At the outset of the proof, Prof. Henk makes $K_{i} := \frac{\lambda_{i}}{2}\mathcal{K}$ for every $i \in \{1, \ldots,n \}$ and picks up $z^{1}, \ldots, z^{n} \in \mathbb{Z}^{n}$ in such a way that $z^{1} \in \lambda_{1}\mathcal{K}, \ldots, z^{n} \in \lambda_{n}\mathcal{K}$ and the set $\{z^{1}, \ldots, z^{n}\}$ is linearly independent.
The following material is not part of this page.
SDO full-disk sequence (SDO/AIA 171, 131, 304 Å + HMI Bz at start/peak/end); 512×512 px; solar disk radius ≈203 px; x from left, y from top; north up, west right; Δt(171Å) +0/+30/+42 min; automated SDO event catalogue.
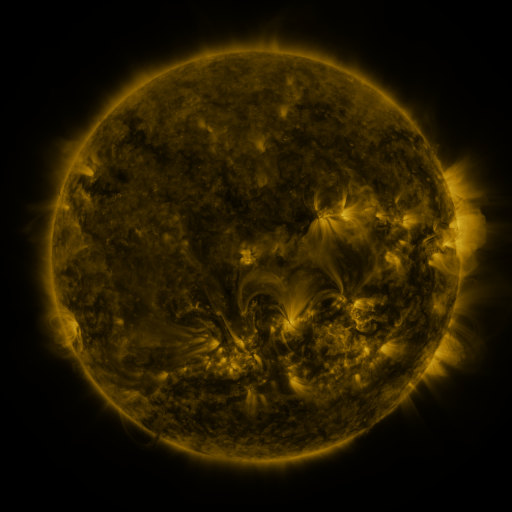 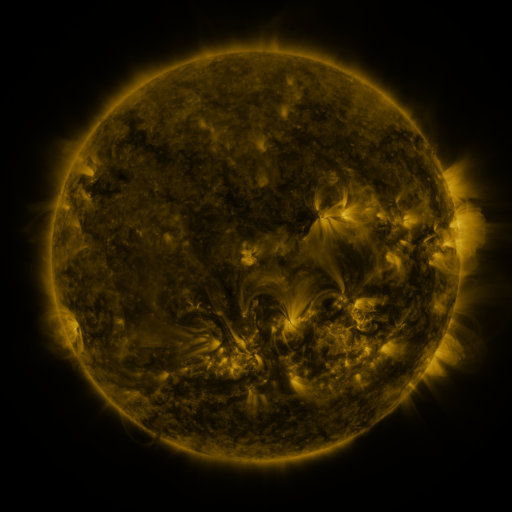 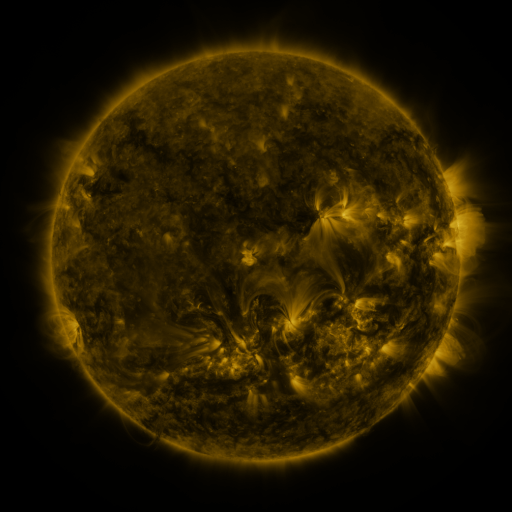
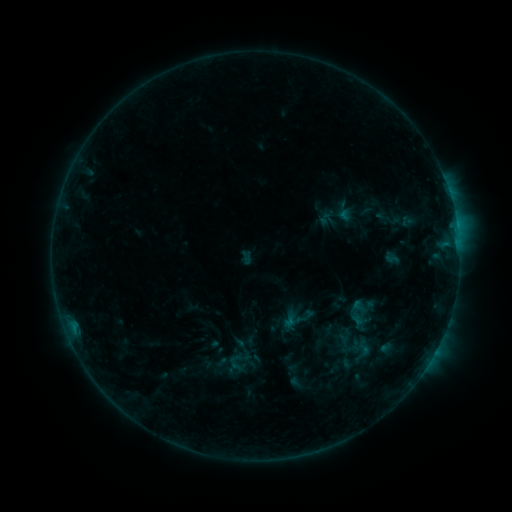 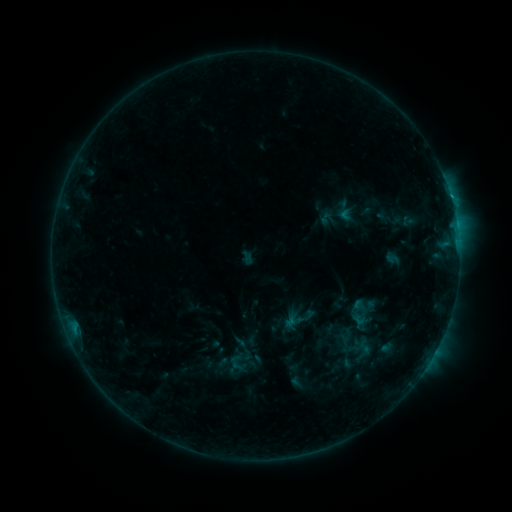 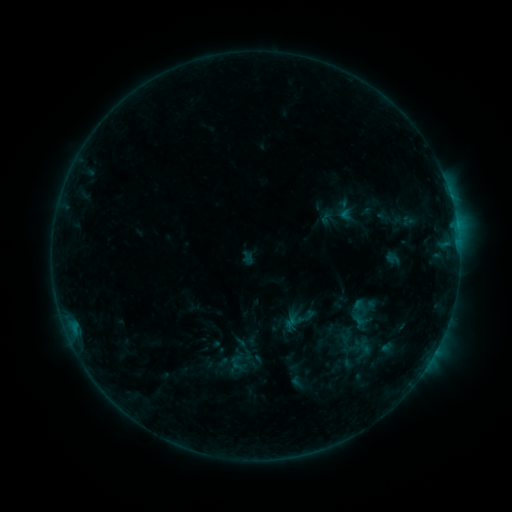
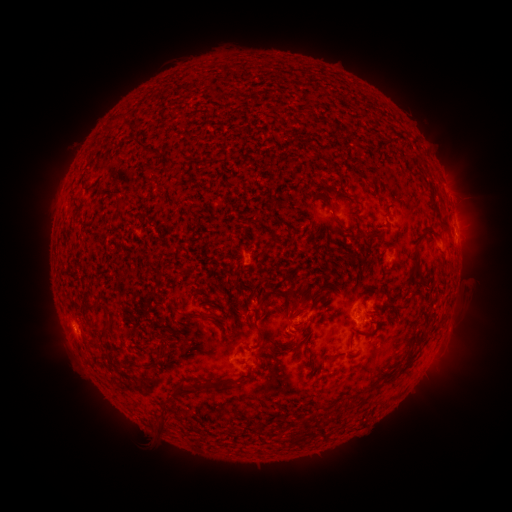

Moreover, he notes that the $z^{i}$ can be chosen so as to satisfy $$\mathbf{span}(z^{1}, \ldots, z^{i})=\mathbf{span}(e_{1}, \ldots, e_{i})=:L_{i}$$ where $\{e_{1}, \ldots, e_{n}\}$ is the standard basis of $\mathbb{R}^{n}$. Then, after defining $M_{q}^{n}$ as the set $\{u \in \mathbb{Z}^{n} \colon |u_{i}|\leq q, \, 1\leq i \leq n\}$ and $M_{q}^{i}$ as the intersection $M_{q}^{n} \cap L_{i}$, it is effortlessly established that $$\mathrm{vol}(M_{q}^{n}+K_{n}) \leq (2q+\gamma)^{n}$$ (for some positive constant $\gamma$) and that $$\mathrm{vol}(M_{q}^{n}+K_{1}) =(2q+1)^{n}\mathrm{vol}(K_{1}).$$

Then, it comes the important observation according to which the desired inequality would easily follow from what has just been proven and from the inequalities $$\mathrm{vol}(M_{q}^{n}+K_{i+1}) \geq \left(\frac{\lambda_{i+1}}{\lambda_{i}}\right)^{n-i} \mathrm{vol}(M_{q}^{n}+K_{i}) \qquad \qquad ... (*)$$

In my opinion, it is the verification of the inequalities in $(*)$ one of the key steps in Prof. Henk's proof of Minkowski's second inequality on successive minima. Unfortunately, even when it may be possible to validate line-by-line the proof which he provides for them, I must confess that it is not clear to me what the overall idea behind it is... In case you grasped it through and through once, would you be so kind as to motivate and/or explain below, in plain English, the underlying idea (or ideas) beneath Henk's proof of the inequalities in $(*)$?

Please, let me thank you in advance for your insightful replies, pointers to the literature, etc.